The quaternized chitosan has promising applications in biomedicine as pharmaceuticals and targeted delivery, in gene therapy, tissue engineering, and cosmetology due to the improved solubility and enhancing many biological functions in comparison to the non-quaternized chitosan. The increased potential for such applications is achieved through the beneficial combination of the inherent properties of chitosan with those of quaternary ammonium units. Since the first publications on the synthesis of quaternary ammonium salts of chitosan, a variety of the synthesis methods have been developed. The each of these methods has its own advantages and disadvantages that affect on the product properties. The aim of this work was to choose the optimal path for quaternization and chemical modification of the polymer. The result of the work was an improvement in the solubility of chitosan in the investigated solutions. Among the various natural polymers, chitosan has attracted the interest of researchers due to its two main properties. This is due to its economic efficiency and the fact that it is the most widespread polysaccharide in the world after cellulose. Chitosan is a D-glucosamine with 5-15% acetamide group and amino acids and up to 1% peptide-related groups.
The molecular weight of artificially derived chitosan ranges from 100, 000 to 1, 200, 000. Chitosan may degradation occur during production. Several factors can affect the breakdown of chitosan. These include dissolved oxygen, high temperatures and voltage fluctuations. Dissolved oxygen slowly decomposes chitosan, but its thermal decomposition takes place at a temperature of 2800C. Fragmentation by hydrodynamic forces can lead to a critical length of a long-chain chitosan molecule.

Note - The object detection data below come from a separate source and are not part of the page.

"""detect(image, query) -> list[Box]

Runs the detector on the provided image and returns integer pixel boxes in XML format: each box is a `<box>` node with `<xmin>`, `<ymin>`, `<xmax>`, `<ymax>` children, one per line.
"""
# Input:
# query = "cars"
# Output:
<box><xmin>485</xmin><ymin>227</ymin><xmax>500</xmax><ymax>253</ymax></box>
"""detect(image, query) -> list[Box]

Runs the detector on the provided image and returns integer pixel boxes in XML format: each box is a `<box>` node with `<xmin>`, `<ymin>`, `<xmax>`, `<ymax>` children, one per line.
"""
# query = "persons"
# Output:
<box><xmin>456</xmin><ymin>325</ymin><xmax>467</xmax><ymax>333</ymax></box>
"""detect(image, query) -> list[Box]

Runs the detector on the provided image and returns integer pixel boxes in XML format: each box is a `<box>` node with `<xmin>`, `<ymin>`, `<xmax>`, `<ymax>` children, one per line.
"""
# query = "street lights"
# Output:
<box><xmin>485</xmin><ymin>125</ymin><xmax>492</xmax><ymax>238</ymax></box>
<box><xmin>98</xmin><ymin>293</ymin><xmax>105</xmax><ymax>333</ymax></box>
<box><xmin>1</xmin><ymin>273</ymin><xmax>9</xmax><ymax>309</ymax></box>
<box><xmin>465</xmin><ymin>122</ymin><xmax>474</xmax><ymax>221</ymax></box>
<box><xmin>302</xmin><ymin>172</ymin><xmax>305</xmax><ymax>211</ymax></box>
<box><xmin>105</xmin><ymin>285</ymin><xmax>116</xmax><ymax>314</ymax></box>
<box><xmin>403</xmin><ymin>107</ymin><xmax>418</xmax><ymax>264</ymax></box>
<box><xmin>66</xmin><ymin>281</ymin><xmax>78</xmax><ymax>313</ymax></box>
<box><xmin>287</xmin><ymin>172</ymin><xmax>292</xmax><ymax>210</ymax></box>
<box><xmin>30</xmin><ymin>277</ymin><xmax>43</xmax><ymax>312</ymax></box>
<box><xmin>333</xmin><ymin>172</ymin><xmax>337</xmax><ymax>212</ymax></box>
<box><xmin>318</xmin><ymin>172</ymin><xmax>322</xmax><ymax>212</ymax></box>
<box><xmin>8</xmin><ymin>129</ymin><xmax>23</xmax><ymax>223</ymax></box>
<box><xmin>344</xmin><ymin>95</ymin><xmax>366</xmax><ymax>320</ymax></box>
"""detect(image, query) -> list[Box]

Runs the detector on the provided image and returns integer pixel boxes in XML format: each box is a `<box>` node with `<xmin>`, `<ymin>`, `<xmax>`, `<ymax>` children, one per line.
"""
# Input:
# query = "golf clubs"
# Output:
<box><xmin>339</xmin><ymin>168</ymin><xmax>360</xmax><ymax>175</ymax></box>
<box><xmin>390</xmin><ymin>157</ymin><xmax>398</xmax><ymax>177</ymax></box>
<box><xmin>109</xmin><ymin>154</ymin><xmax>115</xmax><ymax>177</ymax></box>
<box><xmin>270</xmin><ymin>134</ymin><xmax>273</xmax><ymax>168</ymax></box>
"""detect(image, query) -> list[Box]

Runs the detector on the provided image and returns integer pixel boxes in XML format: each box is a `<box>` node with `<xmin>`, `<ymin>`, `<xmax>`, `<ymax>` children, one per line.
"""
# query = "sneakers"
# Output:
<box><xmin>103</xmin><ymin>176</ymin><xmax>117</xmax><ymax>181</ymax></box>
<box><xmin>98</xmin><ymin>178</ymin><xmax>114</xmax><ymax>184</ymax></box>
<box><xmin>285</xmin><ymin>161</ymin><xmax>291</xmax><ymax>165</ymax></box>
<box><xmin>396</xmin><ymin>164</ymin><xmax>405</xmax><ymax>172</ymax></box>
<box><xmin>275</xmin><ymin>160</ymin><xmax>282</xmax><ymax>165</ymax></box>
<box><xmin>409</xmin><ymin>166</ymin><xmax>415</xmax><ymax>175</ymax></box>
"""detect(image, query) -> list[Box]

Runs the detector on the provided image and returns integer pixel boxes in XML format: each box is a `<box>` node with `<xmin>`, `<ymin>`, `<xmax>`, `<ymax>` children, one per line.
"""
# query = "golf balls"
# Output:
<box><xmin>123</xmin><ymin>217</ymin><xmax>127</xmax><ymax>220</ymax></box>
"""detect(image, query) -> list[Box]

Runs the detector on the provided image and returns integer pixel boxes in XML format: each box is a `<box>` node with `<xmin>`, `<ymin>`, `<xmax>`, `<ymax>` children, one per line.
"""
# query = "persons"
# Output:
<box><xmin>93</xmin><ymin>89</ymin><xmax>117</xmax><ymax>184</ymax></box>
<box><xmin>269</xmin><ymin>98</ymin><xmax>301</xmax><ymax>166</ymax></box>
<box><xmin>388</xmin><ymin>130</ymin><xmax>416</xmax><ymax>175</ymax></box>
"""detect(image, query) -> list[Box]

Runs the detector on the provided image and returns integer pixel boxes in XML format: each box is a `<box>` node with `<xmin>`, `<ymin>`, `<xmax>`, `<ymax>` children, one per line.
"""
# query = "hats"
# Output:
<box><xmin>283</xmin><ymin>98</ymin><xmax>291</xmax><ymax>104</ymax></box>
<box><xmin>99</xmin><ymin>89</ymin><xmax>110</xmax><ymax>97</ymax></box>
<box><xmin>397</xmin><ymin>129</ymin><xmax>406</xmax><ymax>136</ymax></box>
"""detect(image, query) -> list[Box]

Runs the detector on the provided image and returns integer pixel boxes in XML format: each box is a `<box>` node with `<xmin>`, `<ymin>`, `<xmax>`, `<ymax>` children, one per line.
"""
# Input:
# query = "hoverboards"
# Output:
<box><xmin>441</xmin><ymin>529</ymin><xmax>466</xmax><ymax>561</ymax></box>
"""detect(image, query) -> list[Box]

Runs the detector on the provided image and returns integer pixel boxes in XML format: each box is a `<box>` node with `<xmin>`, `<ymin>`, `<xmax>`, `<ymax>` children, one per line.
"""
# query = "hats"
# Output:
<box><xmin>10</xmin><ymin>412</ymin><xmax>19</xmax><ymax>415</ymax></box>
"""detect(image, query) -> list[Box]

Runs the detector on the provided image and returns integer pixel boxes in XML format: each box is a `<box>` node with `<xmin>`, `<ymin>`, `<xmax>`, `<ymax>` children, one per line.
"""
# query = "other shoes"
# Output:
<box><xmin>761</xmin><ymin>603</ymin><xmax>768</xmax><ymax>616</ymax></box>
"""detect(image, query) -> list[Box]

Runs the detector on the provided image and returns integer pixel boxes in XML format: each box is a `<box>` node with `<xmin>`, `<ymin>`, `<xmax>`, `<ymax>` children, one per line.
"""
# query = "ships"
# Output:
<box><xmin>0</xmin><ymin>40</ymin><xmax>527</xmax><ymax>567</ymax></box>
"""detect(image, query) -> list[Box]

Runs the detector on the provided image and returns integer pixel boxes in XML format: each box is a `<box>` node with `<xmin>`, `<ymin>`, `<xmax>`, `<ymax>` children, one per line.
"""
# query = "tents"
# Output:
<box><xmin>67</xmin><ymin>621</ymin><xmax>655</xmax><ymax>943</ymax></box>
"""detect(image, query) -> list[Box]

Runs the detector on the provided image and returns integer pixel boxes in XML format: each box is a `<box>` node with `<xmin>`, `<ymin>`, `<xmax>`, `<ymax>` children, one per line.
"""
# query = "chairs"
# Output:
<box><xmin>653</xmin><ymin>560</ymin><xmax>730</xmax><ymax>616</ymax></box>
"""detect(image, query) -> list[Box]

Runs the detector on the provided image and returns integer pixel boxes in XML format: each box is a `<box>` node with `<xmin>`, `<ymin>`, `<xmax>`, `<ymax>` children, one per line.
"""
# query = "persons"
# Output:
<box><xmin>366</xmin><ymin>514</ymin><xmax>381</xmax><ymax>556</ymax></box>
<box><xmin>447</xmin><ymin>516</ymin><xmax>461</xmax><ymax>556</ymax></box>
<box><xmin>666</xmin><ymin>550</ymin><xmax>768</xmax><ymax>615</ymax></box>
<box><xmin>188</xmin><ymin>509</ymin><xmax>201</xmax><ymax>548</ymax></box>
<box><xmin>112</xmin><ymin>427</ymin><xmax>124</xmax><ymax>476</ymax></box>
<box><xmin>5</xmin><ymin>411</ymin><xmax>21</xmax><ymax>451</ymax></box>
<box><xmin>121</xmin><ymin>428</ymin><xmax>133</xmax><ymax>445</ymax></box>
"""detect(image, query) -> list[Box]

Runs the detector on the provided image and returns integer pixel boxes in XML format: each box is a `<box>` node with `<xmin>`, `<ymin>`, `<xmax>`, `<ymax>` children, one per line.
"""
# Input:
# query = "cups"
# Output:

Chitosan has a number of superior properties, which expand its areas of application. These include unique properties such as non-toxicity, biocompatibility, broad antibacterial and antifungal activity.
Chitosan has a unique biological activity in plants that can resist viral diseases and prevent viral infections. In animals, it is used to prevent the spread of phage infection by infected microorganisms. Positively charged chitosan interacts with negatively charged skin and hair. Due to this feature, it is used in the cosmetics industry. The manifestation of the properties of the sorbent and partially lipophilic emulsifier determines the effect of chitosan. Unlike plant fiber and other natural adsorbents, chitosan is more effective due to its unique molecular structure. Chitosan or its complexes are dozens of times more efficient than ion exchange resins for the effective binding of heavy metal ions and radionuclides of single amine groups.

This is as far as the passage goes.